Jun. 26, 2010

Designed to Fly

by Ellen Waterston

After ten hours of trying
the instructor undid
my fingers, peeled
them one by one
off the joystick.
"You don't need
to hold the plane
in the air," he advised.
"It's designed to fly.
A hint of aileron,
a touch of rudder,
is all that is required."

I looked at him
like I'd seen God.
Those props and struts
he mentioned, they too,
I realized, all contrived.
I grew dizzy
from the elevation
from looking so far
down at the surmise:
the airspeed of faith
underlies everything.
Lives are designed
to fly.

"Designed to Fly" by Ellen Waterston, from Between Desert Seasons. © Wordcraft of Oregon, LLC, 2008. Reprinted with permission. (buy now)

It was on this day in 2000 that rival scientific teams completed the first rough map of the human genome. Scientists had discovered the structure of DNA back in 1953, but it took the Human Genome Project to begin to pin down exactly how human DNA makes us who we are. Every cell in the human body contains 23 pairs of chromosomes, and each chromosome is a bundle of DNA. If all of the DNA, bundled up inside every single cell in our bodies, were unfurled and strung out in a single strand, it would be about six feet long. Those six feet of DNA contain the instructions for the creation of all the physical aspects of our human bodies: everything from our blood to organs, our brain, our eye color, our fingers and toes, and so forth.

The question scientists wanted to answer was how those instructions give rise to people and why the instructions sometimes make mistakes. The Human Genome Project began in October of 1990, and it was estimated that it would take 15 years and about $3 billion. But because a private company got involved and speeded up the process, the map was finished five years ahead of schedule.

Something we learned from the Human Genome Project is that the entire 6 billion-member human species goes back 7,000 generations to an original population of about 60,000 people. Our species has only a modest amount of genetic variation — the DNA of any two humans is 99.9 percent identical.

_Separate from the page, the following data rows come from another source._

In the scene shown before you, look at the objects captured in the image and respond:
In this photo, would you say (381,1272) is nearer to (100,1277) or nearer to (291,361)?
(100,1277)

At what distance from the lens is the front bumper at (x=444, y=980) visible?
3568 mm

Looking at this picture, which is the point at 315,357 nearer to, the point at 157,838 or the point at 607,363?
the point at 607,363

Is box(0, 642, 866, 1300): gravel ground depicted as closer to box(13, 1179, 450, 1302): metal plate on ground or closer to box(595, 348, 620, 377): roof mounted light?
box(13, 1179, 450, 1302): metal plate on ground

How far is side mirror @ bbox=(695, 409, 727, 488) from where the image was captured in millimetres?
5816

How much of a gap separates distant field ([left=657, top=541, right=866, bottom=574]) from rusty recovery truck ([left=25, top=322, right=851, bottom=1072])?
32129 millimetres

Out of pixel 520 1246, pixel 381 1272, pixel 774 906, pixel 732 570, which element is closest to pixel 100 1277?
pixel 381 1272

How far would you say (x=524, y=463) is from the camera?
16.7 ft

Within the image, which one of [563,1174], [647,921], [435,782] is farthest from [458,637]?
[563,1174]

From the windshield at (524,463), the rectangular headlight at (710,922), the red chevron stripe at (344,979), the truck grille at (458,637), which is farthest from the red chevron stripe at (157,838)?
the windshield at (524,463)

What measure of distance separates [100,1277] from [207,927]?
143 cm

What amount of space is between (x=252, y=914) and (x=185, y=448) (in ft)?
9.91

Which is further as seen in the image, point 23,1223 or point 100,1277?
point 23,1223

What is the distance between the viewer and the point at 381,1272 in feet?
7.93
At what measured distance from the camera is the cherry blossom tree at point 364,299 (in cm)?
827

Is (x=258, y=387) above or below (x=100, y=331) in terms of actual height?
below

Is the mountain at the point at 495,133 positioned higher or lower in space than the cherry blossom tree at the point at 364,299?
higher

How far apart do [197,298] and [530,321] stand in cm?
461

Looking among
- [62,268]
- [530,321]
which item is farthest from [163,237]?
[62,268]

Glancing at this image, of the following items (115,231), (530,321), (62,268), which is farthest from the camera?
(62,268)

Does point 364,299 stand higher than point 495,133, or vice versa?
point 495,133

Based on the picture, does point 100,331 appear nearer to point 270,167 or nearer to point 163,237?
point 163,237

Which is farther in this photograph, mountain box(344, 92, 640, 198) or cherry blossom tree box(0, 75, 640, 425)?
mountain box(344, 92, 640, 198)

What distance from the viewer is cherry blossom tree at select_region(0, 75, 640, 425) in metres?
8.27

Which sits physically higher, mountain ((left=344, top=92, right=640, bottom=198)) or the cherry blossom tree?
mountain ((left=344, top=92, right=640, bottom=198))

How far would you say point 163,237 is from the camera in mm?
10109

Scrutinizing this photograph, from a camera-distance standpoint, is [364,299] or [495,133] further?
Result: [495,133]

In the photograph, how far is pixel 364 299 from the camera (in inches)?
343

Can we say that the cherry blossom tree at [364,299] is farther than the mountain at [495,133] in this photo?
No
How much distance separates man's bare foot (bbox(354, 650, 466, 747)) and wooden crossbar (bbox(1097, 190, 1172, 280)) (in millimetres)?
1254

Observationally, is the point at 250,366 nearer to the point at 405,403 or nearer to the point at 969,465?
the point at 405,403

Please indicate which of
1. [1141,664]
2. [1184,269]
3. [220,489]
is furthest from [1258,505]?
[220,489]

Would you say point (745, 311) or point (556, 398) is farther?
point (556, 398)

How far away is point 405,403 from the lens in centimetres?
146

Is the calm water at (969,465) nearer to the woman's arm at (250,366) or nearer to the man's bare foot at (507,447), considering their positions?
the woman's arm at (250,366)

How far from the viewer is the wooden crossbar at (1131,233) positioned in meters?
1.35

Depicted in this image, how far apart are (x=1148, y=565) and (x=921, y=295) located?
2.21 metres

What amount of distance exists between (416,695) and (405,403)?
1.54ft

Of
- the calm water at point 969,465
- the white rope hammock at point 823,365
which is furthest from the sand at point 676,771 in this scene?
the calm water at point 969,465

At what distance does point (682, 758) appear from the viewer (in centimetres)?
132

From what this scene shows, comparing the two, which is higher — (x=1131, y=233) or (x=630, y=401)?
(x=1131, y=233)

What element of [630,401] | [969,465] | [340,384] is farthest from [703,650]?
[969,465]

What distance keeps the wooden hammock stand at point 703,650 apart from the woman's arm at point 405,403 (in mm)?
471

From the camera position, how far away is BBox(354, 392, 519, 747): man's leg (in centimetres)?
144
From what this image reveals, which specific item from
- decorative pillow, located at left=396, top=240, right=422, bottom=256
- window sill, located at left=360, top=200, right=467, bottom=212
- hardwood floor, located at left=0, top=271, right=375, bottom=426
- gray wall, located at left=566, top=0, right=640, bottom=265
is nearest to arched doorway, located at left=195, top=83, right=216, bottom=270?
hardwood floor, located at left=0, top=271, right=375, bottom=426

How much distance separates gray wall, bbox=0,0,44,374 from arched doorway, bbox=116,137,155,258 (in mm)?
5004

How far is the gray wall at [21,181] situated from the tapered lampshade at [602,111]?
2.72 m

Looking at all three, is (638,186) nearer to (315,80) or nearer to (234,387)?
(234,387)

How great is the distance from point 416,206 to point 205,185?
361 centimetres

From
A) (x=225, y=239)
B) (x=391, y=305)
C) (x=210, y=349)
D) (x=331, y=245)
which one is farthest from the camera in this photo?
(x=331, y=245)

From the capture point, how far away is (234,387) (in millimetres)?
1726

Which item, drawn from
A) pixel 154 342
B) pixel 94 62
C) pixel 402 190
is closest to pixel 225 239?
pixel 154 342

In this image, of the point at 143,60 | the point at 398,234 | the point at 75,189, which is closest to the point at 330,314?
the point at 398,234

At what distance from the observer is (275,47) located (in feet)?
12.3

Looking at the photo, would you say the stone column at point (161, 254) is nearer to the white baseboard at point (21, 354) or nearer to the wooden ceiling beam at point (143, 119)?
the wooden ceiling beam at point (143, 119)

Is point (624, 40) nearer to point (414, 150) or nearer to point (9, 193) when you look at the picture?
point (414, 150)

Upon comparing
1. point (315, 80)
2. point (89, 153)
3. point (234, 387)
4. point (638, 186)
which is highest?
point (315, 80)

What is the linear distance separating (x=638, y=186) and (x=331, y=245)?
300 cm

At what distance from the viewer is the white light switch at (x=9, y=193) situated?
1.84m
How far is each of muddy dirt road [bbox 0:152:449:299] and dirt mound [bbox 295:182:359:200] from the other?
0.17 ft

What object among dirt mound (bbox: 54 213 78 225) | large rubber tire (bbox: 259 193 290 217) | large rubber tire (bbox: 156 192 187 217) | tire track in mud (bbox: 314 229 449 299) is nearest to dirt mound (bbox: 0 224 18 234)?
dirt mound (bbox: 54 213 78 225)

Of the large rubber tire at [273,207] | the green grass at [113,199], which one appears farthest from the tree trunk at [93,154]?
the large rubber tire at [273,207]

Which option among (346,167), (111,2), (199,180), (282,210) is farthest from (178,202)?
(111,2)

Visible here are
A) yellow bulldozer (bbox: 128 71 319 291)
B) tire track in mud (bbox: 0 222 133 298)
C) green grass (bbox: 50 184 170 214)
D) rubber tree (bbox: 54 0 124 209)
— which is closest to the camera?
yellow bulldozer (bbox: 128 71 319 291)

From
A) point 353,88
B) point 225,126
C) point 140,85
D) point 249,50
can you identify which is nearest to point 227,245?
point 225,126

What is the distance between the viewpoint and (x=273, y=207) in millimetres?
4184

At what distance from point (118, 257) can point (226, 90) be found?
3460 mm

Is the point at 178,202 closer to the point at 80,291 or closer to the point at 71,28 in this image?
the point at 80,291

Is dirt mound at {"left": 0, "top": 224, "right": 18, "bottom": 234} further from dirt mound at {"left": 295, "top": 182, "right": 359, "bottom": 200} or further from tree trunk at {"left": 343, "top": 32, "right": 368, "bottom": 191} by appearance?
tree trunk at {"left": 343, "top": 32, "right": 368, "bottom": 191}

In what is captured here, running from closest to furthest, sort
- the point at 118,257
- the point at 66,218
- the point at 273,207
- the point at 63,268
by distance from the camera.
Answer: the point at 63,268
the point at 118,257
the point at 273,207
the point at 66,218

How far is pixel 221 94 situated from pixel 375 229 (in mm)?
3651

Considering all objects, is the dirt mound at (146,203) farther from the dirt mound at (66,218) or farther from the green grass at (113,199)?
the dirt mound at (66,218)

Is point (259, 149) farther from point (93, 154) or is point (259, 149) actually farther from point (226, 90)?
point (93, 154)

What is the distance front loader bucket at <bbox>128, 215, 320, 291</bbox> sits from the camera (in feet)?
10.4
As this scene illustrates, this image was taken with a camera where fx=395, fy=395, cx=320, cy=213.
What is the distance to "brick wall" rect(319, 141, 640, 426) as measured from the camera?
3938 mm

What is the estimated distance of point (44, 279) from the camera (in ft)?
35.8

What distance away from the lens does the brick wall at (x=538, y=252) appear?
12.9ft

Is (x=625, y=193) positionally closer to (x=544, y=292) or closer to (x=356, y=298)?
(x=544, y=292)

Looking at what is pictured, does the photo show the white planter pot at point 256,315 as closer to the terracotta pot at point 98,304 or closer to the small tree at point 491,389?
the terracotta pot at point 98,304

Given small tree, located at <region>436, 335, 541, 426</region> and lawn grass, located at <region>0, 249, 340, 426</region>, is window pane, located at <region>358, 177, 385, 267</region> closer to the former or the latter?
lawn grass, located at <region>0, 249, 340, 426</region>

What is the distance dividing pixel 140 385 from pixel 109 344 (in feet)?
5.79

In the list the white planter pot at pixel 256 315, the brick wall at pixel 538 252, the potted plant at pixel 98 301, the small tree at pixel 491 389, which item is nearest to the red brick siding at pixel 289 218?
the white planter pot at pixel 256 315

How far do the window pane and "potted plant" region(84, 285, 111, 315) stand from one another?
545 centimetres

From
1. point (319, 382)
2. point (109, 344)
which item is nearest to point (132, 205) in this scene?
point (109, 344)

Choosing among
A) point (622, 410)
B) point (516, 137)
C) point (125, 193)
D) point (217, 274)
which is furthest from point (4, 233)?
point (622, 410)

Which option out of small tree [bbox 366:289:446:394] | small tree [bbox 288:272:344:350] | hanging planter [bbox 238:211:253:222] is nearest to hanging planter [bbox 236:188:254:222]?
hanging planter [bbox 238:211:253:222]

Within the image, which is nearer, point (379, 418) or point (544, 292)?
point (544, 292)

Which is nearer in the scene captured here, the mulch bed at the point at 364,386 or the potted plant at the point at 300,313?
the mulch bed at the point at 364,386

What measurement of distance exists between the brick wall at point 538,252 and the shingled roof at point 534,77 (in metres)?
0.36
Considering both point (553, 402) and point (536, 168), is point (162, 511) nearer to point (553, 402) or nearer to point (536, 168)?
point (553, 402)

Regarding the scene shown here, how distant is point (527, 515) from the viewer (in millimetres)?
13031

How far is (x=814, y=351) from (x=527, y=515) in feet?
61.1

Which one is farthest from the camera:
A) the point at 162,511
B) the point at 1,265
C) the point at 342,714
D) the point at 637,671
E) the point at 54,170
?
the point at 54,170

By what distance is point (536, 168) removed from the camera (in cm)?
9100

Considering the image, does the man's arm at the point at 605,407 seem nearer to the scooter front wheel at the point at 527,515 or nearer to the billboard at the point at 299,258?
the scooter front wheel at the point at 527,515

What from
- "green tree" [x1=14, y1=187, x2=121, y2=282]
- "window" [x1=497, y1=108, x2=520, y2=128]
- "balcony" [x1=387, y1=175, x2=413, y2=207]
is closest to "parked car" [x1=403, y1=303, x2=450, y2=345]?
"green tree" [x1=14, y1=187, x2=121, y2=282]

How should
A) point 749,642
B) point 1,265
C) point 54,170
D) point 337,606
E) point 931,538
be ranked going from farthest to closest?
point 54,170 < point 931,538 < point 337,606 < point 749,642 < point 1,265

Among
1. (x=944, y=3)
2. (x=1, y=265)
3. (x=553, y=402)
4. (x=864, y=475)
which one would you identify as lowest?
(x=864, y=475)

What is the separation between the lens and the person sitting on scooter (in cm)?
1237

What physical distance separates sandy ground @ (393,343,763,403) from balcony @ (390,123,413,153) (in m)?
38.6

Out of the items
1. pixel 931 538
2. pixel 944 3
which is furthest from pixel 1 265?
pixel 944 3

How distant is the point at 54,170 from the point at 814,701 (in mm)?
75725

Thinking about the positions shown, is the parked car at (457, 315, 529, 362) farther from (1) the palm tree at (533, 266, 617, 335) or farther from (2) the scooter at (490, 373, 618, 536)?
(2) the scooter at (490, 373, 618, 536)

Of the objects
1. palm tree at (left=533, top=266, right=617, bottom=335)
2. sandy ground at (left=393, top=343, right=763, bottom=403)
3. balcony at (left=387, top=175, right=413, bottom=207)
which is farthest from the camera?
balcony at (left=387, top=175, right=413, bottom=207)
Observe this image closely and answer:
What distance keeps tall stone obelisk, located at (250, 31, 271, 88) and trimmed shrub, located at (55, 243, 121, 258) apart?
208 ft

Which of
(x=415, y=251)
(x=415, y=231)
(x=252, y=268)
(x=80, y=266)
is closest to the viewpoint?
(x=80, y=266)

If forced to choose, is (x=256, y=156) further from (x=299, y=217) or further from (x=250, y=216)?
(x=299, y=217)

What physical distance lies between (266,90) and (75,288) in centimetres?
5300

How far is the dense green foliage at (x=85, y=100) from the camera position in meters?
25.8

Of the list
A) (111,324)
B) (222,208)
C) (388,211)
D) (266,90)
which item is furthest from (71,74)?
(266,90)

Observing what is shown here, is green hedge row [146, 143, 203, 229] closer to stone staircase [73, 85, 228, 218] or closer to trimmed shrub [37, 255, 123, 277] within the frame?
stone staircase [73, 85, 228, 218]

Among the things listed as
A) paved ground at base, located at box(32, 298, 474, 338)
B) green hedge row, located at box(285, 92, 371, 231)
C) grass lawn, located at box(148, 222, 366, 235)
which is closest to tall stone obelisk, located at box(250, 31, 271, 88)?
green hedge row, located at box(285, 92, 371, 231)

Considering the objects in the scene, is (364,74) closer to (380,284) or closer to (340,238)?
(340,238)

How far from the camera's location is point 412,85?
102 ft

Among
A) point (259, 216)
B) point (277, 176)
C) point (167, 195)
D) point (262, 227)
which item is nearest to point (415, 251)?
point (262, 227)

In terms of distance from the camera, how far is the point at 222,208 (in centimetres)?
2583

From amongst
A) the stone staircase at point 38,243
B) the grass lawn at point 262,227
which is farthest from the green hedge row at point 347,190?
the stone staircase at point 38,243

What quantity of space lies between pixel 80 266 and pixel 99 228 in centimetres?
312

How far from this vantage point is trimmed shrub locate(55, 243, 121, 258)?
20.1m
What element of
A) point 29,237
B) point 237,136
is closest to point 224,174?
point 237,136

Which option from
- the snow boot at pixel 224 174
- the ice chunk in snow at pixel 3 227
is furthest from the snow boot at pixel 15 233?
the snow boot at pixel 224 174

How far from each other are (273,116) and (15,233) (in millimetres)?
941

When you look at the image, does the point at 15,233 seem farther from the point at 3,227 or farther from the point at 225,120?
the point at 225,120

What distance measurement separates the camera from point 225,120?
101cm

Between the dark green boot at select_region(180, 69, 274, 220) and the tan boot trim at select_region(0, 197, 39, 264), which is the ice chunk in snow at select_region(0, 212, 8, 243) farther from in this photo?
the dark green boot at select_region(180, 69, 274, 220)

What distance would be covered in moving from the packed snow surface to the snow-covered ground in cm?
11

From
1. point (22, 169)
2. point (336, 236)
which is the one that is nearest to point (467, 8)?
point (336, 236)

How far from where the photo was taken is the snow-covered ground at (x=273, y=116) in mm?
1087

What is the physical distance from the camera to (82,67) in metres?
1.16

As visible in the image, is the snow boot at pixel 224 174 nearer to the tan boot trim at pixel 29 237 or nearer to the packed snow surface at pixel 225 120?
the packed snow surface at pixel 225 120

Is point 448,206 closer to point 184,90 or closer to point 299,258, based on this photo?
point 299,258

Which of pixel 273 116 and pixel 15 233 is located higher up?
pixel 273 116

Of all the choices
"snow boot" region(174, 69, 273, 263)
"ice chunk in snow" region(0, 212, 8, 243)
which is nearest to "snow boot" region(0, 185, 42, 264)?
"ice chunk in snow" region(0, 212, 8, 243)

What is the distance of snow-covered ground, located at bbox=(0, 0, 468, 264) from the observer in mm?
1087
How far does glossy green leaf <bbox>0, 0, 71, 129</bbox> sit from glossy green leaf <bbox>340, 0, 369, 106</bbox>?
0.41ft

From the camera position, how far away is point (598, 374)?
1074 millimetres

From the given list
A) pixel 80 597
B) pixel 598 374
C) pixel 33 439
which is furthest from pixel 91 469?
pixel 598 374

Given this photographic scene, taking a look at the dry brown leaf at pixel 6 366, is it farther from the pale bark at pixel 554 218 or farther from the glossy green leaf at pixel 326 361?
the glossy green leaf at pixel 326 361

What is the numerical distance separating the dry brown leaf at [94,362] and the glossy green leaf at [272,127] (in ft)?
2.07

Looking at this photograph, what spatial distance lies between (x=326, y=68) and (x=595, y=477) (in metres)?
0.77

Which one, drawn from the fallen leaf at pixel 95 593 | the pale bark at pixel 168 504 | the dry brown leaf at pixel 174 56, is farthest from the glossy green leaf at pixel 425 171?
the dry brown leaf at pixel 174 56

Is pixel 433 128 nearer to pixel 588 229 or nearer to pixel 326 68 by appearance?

On this day in 1818, John Keats (books by this author) wrote a letter to his brother Tom about a hike through the Lake District of England. He wrote: "We walked here to Ambleside yesterday along the border of Winandermere, all beautiful with wooded shores and Islands — our road was a winding lane, wooded on each side, and green overhead, full of Foxgloves — every now and then a glimpse of the Lake, and all the while Kirkstone and other large hills nestled together in a sort of grey black mist. Ambleside is at the northern extremity of the Lake. We arose this morning at six, because we call it a day of rest, having to call on Wordsworth who lives only two miles hence — before breakfast we went to see the Ambleside water fall. The morning beautiful — the walk easy among the hills. [...]

"I shall learn poetry here and shall henceforth write more than ever, for the abstract endeavor of being able to add a mite to that mass of beauty which is harvested from these grand materials, by the finest spirits, and put into ethereal existence for the relish of one's fellow."

It was on this the day in 1284 that, according to legend, the Pied Piper lured children out of the city of Hamelin, Germany, and to their death. The story goes that at some point earlier in the year, a man dressed in a colorful coat appeared in Hamelin, offering to get rid of the rats that were plaguing the town. The townspeople agreed to a set price. The man played a song on a flute and lured all the rats out of the houses and barns and into the nearby River Weser, where they all drowned. But the townspeople were annoyed at his unconventional methods, and refused to pay him.

On June 26, he returned to town, dressed like a hunter with a red cap. It was a Sunday, and all the adults were in church. He got out his flute and began to play, and 130 children followed him out of the town, through a gate and into a mountain, and were never seen again.

The legend of the Pied Piper was first written down in a chorus book in the 14th century, but that book was lost a couple of hundred years later. The oldest surviving account is from the 15th century, and it says: "In the year of 1284, on the day of Saints John and Paul on 26 June, 130 children born in Hamelin were seduced by a piper, dressed in all kinds of colours, and lost at the place of execution near the koppen," the hills around the city. The Brothers Grimm later wrote down a version of the legend and the town's response to it.

To this day, no one knows exactly what inspired the legend of the Pied Piper, but it is clear that it is based on a historical event in Hamelin's history. One theory is that it was some sort of plague or epidemic, possibly even one that would cause children to dance, and that the Piper was a metaphorical representation of Death. But these days, most research supports the theory that the legend refers to the historical colonization of Eastern Europe, which began with Lower Germany. The town’s citizens, or the "children of Hamelin," were being recruited to settle throughout Eastern Europe, and the Piper was probably just a landowner, who lured them away with promises of land.